His move is expected to result in their challenge being referred directly to the Supreme Court.

And he accepted that the same four grounds also featured contained in Mr McCord's action.

Adjourning the hearing, Lord Chief Justice Sir Declan Morgan asked counsel for the campaigner to redraft points raising a possible notice of devolution.

If the case is permitted to  "leapfrog" the Court of Appeal and go directly to the Supreme it could join up with the Government's challenge to a ruling by the High Court in London that only Parliament can trigger Brexit.

That hearing is set to get underway early next month.

Prime Minister Theresa May is set to trigger Article 50 of the Lisbon Treaty, the formal process for confirming the UK is to leave, by the end of March 2017.

Even though the June 23 referendum backed Brexit, a 56% majority of voters in Northern Ireland wanted to remain.

Last month a High Court judge in Belfast rejected separate challenges by Mr McCord and the MLAs.

During the original three day hearing it was contended that the move is illegal without first securing Parliamentary authorisation.
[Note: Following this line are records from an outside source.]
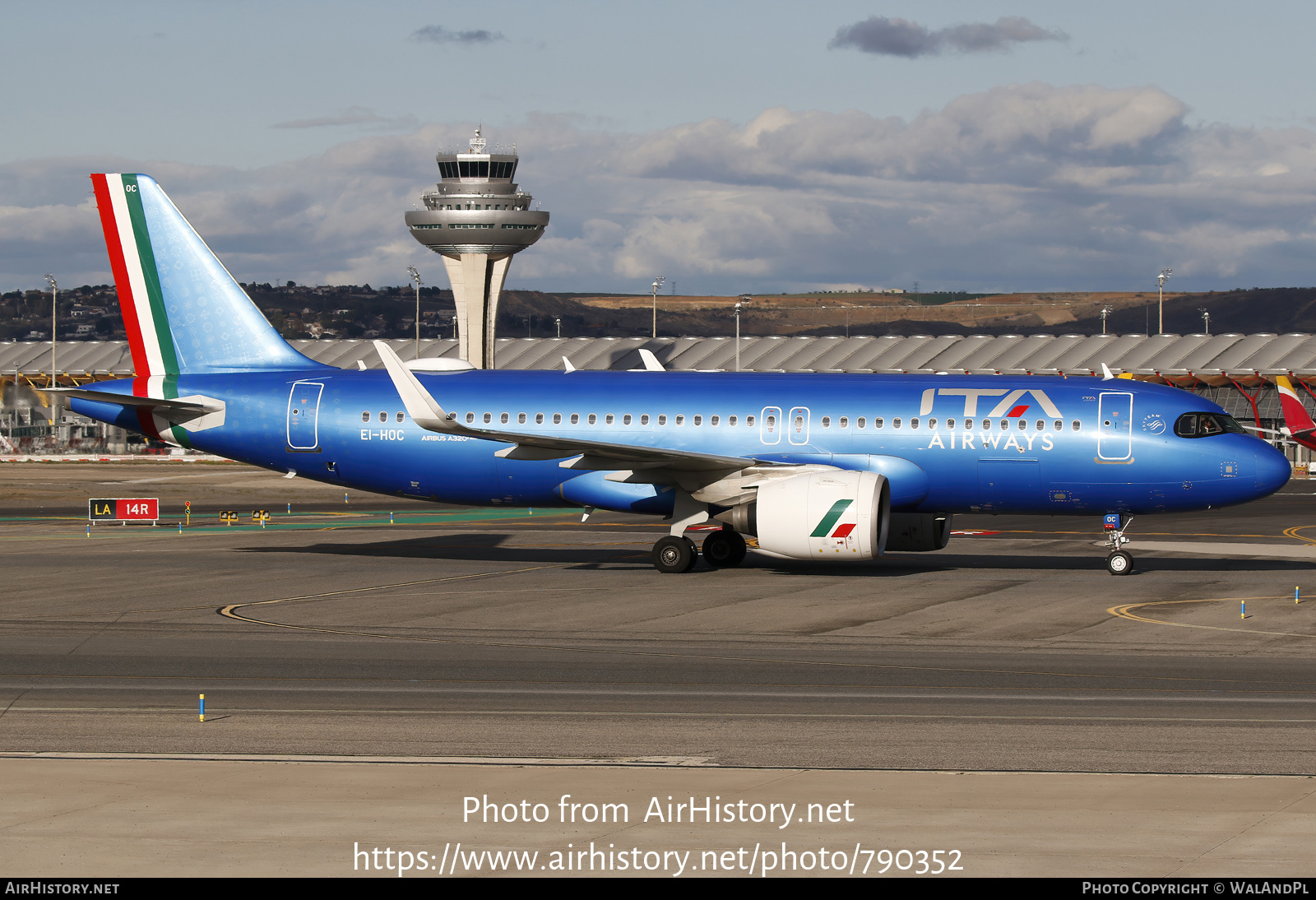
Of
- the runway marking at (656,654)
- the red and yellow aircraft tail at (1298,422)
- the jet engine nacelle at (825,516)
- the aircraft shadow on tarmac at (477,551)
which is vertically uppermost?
the red and yellow aircraft tail at (1298,422)

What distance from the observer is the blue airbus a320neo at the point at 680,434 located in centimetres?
3244

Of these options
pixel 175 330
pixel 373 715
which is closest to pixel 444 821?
pixel 373 715

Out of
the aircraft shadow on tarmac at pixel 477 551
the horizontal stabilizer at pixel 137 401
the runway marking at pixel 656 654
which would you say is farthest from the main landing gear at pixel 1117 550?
the horizontal stabilizer at pixel 137 401

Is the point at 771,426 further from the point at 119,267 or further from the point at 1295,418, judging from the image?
the point at 1295,418

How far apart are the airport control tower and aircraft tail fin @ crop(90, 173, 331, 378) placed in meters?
86.8

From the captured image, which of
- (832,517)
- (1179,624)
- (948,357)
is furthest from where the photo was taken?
(948,357)

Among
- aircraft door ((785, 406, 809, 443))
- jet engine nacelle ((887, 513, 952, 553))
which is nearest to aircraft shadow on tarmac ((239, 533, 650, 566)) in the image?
aircraft door ((785, 406, 809, 443))

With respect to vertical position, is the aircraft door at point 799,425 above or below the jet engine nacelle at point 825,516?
above

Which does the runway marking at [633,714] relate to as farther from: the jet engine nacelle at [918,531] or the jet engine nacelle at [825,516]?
the jet engine nacelle at [918,531]

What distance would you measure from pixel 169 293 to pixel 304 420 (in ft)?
18.8

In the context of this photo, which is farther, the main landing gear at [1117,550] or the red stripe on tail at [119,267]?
the red stripe on tail at [119,267]

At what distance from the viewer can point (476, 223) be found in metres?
126

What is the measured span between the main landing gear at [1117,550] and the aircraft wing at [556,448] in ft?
29.1

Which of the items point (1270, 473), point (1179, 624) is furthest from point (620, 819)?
point (1270, 473)
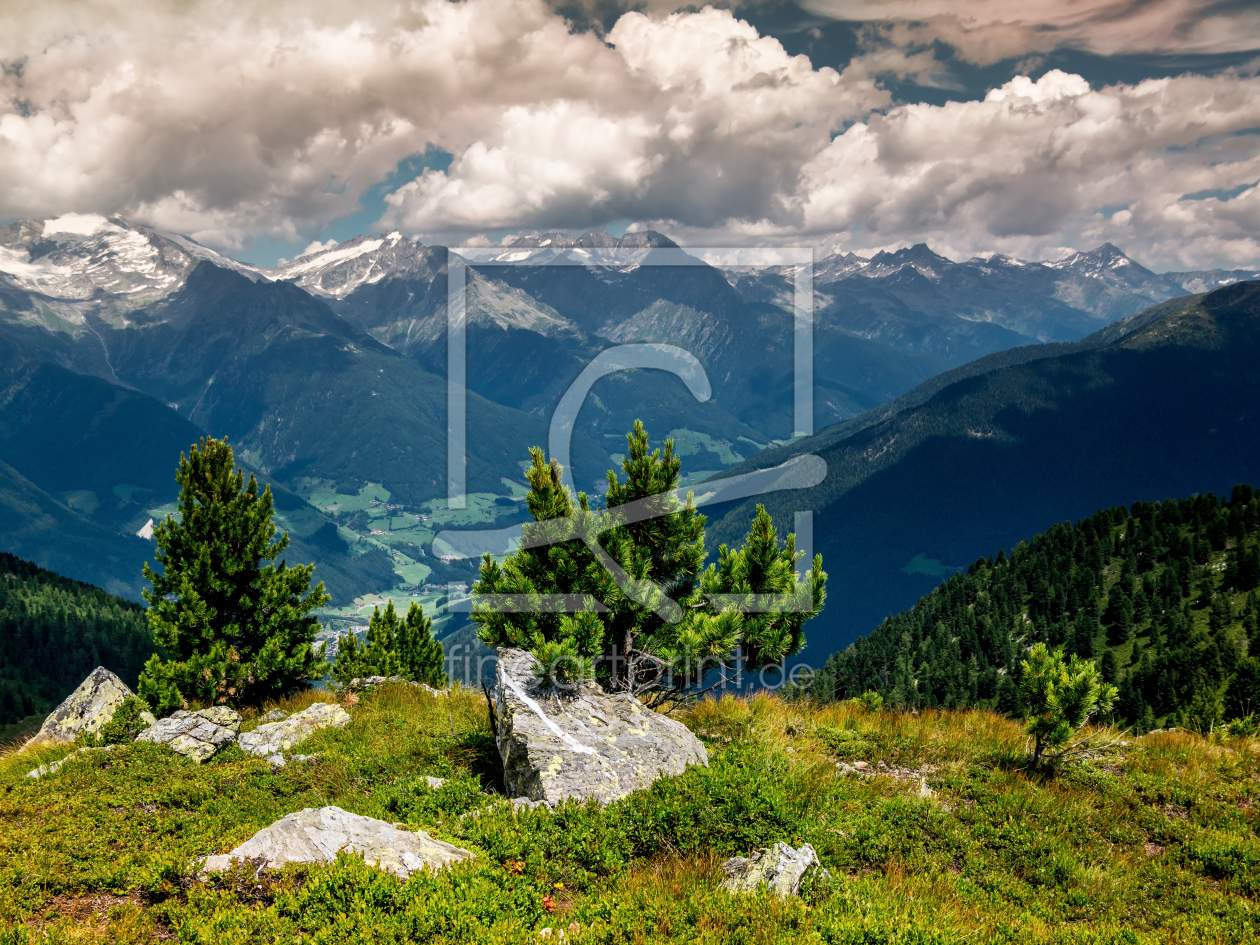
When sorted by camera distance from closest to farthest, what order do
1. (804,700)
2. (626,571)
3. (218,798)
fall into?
(218,798) < (626,571) < (804,700)

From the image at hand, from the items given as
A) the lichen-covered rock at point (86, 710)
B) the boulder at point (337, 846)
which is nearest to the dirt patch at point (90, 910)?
the boulder at point (337, 846)

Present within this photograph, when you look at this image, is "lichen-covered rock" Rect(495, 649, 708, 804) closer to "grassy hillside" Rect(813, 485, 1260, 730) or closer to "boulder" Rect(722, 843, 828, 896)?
"boulder" Rect(722, 843, 828, 896)

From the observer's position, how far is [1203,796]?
13898mm

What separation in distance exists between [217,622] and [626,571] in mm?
16682

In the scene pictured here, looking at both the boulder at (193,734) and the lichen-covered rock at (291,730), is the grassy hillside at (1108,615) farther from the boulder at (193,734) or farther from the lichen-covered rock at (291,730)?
the boulder at (193,734)

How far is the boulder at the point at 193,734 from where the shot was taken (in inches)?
643

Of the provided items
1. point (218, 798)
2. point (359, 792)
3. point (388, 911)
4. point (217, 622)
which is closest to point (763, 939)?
point (388, 911)

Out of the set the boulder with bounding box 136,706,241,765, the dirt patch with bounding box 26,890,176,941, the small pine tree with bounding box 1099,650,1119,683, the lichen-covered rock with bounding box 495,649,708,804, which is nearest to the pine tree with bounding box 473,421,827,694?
the lichen-covered rock with bounding box 495,649,708,804

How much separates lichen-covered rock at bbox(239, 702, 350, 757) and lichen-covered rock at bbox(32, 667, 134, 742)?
593cm

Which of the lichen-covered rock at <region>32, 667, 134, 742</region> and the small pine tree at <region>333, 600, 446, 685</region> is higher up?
the lichen-covered rock at <region>32, 667, 134, 742</region>

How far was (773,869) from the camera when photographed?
958 cm

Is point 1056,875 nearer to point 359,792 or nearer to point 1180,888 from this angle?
point 1180,888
But the judge identified no limits to the use of prerogative power for announcing intentions to quit the EU.

Mr McCord claimed they have a legal right to resist being forced out.

His lawyers argued that the Good Friday Agreement has given the Northern Irish public sole sovereignty to decide on their future.
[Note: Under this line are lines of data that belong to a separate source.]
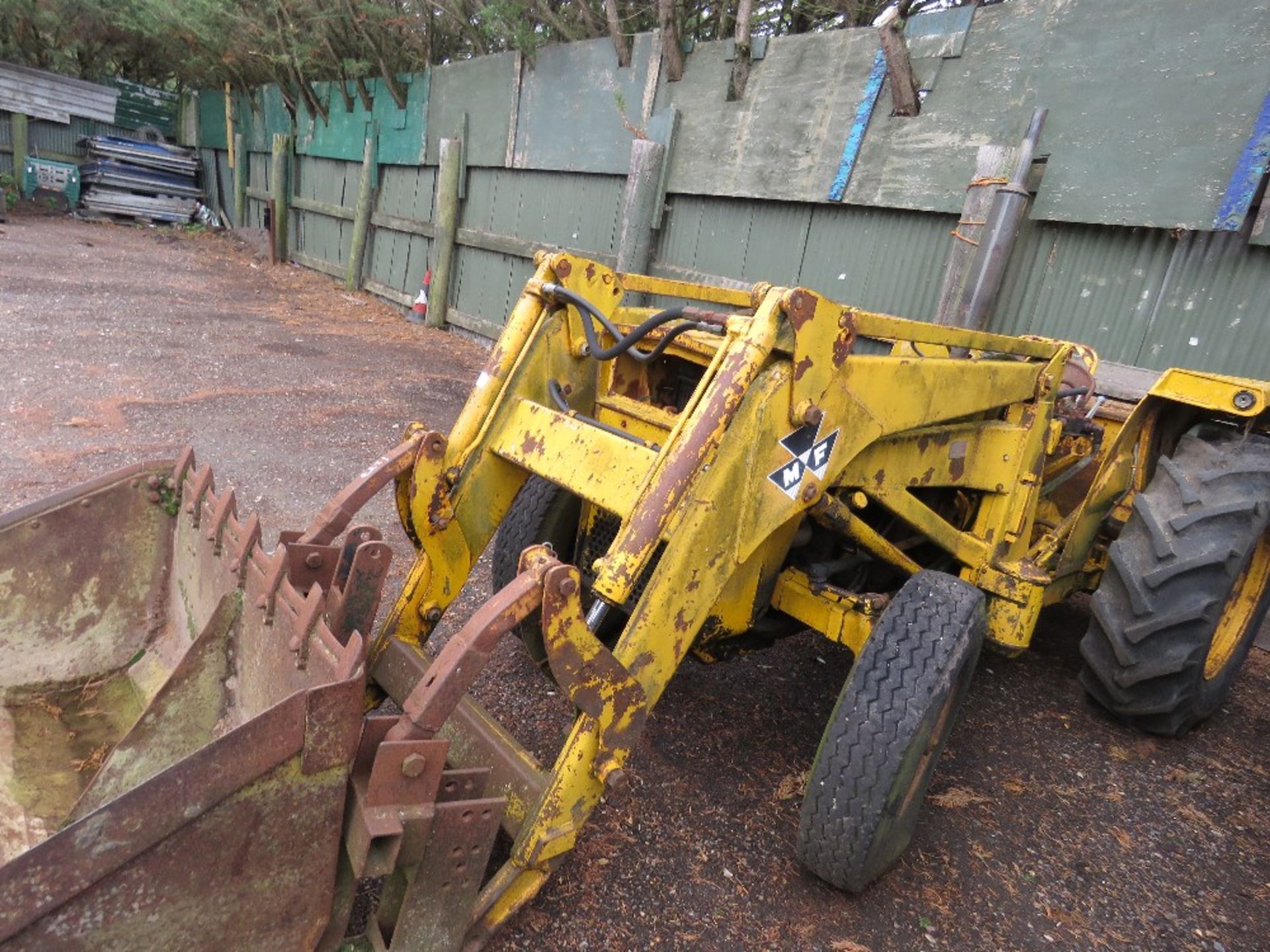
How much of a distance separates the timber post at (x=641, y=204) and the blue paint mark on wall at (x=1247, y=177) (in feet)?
14.3

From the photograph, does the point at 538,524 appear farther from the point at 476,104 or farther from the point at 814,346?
the point at 476,104

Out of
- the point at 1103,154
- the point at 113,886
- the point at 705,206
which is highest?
the point at 1103,154

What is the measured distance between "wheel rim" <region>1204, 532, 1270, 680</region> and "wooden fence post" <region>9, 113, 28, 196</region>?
75.9 feet

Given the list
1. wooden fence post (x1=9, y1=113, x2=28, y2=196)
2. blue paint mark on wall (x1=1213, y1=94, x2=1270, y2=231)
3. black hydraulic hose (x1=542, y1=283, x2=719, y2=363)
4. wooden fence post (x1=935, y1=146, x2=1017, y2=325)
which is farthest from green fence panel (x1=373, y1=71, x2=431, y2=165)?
wooden fence post (x1=9, y1=113, x2=28, y2=196)

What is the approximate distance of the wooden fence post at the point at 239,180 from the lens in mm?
17094

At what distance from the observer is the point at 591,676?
5.96ft

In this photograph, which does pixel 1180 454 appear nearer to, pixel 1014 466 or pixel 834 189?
pixel 1014 466

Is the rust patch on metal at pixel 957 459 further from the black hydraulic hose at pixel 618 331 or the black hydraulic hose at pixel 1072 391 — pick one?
the black hydraulic hose at pixel 618 331

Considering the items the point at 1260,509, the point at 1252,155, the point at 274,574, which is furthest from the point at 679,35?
the point at 274,574

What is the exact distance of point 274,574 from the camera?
74.7 inches

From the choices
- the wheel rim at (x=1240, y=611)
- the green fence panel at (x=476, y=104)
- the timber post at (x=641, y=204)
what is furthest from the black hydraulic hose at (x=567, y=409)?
the green fence panel at (x=476, y=104)

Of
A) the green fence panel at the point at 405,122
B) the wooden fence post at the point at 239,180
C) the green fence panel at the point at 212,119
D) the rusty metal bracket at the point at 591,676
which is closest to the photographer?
the rusty metal bracket at the point at 591,676

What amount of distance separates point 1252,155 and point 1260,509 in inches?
87.4

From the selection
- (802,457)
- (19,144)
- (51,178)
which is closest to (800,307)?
(802,457)
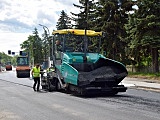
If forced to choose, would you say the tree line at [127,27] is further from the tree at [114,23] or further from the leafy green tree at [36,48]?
the leafy green tree at [36,48]

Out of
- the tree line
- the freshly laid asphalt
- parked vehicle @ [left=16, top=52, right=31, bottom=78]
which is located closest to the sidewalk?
the freshly laid asphalt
They also predicted Brexit would have a "catastrophic effect" on the peace process, causing constitutional upheaval amid renewed calls for a united Ireland.
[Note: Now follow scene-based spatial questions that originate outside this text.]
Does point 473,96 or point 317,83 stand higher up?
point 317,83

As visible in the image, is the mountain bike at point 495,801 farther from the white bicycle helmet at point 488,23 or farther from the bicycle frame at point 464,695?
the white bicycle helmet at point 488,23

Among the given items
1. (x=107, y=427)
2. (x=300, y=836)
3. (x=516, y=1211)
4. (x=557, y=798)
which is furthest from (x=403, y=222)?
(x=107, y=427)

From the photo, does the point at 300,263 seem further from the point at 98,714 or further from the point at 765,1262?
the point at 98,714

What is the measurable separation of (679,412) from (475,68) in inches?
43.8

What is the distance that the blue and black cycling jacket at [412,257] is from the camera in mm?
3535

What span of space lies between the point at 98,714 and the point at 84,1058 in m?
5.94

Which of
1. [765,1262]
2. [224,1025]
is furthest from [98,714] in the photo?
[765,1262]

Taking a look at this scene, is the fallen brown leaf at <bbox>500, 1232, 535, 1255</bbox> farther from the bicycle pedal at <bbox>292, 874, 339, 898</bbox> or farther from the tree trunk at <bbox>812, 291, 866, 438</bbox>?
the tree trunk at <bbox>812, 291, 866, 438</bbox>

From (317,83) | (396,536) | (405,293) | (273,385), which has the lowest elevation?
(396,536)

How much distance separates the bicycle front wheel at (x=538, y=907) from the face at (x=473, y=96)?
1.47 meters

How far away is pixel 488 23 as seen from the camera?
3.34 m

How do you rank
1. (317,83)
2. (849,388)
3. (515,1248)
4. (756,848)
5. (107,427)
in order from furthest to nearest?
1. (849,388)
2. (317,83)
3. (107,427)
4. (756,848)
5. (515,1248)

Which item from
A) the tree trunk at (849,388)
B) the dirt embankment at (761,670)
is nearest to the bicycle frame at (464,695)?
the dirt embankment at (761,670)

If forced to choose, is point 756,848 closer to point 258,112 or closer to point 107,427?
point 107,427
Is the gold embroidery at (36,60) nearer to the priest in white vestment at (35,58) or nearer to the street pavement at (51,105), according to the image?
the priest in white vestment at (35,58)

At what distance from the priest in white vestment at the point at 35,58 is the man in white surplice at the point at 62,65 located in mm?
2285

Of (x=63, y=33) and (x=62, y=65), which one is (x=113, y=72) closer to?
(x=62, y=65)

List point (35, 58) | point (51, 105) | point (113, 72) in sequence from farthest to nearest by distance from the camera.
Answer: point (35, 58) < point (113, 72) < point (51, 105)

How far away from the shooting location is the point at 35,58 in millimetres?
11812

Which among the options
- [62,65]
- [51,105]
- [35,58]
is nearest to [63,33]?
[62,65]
The MLAs, including Alliance MLA David Ford, SDLP leader Colum Eastwood, Sinn Fein Assemblyman John O'Dowd and Steven Agnew of the Green Party, also sought to judicially review the British Government's move towards quitting the EU.

In a case backed by representatives of the voluntary and community sector in Northern Ireland, they insisted an Act of Parliament is required before Brexit can take place.

They further contended that the Stormont Assembly should be consulted and asked for its consent.